AUSGANGSTEXT:
_ _ _ _ _
SPÖ-Mitgliederbefragung: Frauen sicherten Rendi-Wagner den Parteivorsitz
Da stand sie nun im schwarzen Blazer, die Beine fest am Boden. Mitten in der mächtigen Markthalle zu St. Marx. Die Sitzung des SPÖ-Vorstandes war gerade zu Ende gegangen. Vier Stunden hatte man diskutiert.
Aber Müdigkeit? Nein, die war jetzt kein Thema. Nicht heute, nicht hier. Pamela Rendi-Wagner fühlte sich, wie man so schön sagt, sauwohl. Und das Einzige, wogegen sie an diesem Nachmittag ständig zu kämpfen hatte, war das leichte Schmunzeln, das sich in ihrer Rede immer wieder Platz verschaffte.
Wer Pamela Rendi-Wagner und die SPÖ in den vergangenen Tagen und Wochen beobachtet hat, dem fällt es nicht weiter schwer zu verstehen, woher diese neue Gelöstheit kommt.
„Ich will’s wissen“, hatte sie vor Wochen gesagt – und damit gleich mehrere Tabus gebrochen. Zum einen hatte sie getan, was nie zuvor ein SPÖ-Chef gewagt hatte, nämlich: eine Mitgliederbefragung zur Abstimmung über die Vorsitzende zu machen.
Dem nicht genug, hatte sie den Ratschlag von gewichtigen Genossen wie Michael Ludwig ausgeschlagen. Ein Großteil der Landesparteiobleute hatte es schlicht für unsinnig gehalten, eine gewählte Parteiobfrau noch einmal in einer Umfrage zur Disposition zu stellen.
_ _ _ _ _
ENTNOMMENES MATERIAL:
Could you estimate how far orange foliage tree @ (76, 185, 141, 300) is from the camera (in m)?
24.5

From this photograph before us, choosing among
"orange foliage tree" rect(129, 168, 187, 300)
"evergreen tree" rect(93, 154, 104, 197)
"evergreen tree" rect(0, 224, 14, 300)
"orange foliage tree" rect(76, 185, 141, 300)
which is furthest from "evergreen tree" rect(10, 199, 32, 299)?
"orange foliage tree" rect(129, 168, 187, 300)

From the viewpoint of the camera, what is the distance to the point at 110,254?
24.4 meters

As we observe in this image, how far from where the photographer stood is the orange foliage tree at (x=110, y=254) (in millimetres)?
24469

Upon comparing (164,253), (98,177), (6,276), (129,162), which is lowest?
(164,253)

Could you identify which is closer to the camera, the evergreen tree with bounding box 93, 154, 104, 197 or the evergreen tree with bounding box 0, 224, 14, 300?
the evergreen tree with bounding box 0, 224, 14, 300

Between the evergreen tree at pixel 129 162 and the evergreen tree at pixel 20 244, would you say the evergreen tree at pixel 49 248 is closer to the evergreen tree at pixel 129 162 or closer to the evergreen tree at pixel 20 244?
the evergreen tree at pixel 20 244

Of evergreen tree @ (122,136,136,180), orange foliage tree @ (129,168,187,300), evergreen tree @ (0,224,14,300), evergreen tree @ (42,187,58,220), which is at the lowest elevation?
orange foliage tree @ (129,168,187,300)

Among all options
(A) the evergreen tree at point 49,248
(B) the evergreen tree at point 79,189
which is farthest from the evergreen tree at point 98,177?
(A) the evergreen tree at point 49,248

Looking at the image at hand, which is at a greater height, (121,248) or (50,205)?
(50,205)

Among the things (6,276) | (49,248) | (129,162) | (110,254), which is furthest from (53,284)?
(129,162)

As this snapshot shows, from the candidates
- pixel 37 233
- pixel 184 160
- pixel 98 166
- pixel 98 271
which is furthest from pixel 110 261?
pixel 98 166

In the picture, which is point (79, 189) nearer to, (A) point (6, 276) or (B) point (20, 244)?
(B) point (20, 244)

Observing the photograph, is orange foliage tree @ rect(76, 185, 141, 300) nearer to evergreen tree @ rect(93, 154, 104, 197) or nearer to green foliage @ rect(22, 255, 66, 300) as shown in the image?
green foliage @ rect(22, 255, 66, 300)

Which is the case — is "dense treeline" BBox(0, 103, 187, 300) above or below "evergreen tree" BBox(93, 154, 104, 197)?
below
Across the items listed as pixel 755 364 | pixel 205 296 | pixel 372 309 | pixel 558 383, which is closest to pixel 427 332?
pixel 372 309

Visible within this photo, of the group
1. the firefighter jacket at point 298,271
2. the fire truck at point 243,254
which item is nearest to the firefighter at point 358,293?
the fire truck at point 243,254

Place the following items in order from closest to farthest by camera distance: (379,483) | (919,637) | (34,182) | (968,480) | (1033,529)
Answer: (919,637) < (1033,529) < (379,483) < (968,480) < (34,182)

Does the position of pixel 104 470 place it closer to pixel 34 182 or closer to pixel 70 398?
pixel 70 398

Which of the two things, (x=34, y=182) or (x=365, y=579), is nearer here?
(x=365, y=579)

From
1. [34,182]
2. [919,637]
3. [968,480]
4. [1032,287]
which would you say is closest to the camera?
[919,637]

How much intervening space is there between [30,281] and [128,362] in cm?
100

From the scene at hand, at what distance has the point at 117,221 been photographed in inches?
_ _ _ _ _
ZU ERLEDIGEN:
1/ Wie lange hatte der SPÖ-Vorstand laut dem Text über Rendi-Wagner diskutiert?
2/ Schreib den Text über Rendi-Wagner ab der Stelle weiter, an der er aufhört.

ANTWORTEN DER REIHE:
1/ Vier Stunden.

2/
„Ich will’s wissen“, hatte sie trotzdem ventiliert. Das war ihr Motto, ihr Credo. Und am Mittwoch, als schließlich klar war, dass Pamela Rendi-Wagner gewonnen hatte, fiel eine Last von ihren Schultern.
„Dieses Ergebnis bedeutet Rückhalt, es gibt Stärke“, sagte die SPÖ-Chefin. Vor allem aber habe es ihr eines gezeigt: "Mut zu haben ist immer der richtige Weg, allen Unkenrufen zum Trotz“.
An dieser Stelle sollen die wesentlichen Zahlen noch einmal erwähnt werden: 42,7 Prozent der SPÖ-Mitglieder haben an der Befragung teilgenommen – ein Rekord und fast doppelt so viel wie bei der letzten Befragung 2018.
Die für Rendi-Wagner entscheidende Zahl ist diese: 71,4 Prozent. Oder in Mitgliedern ausgedrückt: 46.579. „Jede einzelne Stimme zählt sehr für mich“, sagte sie.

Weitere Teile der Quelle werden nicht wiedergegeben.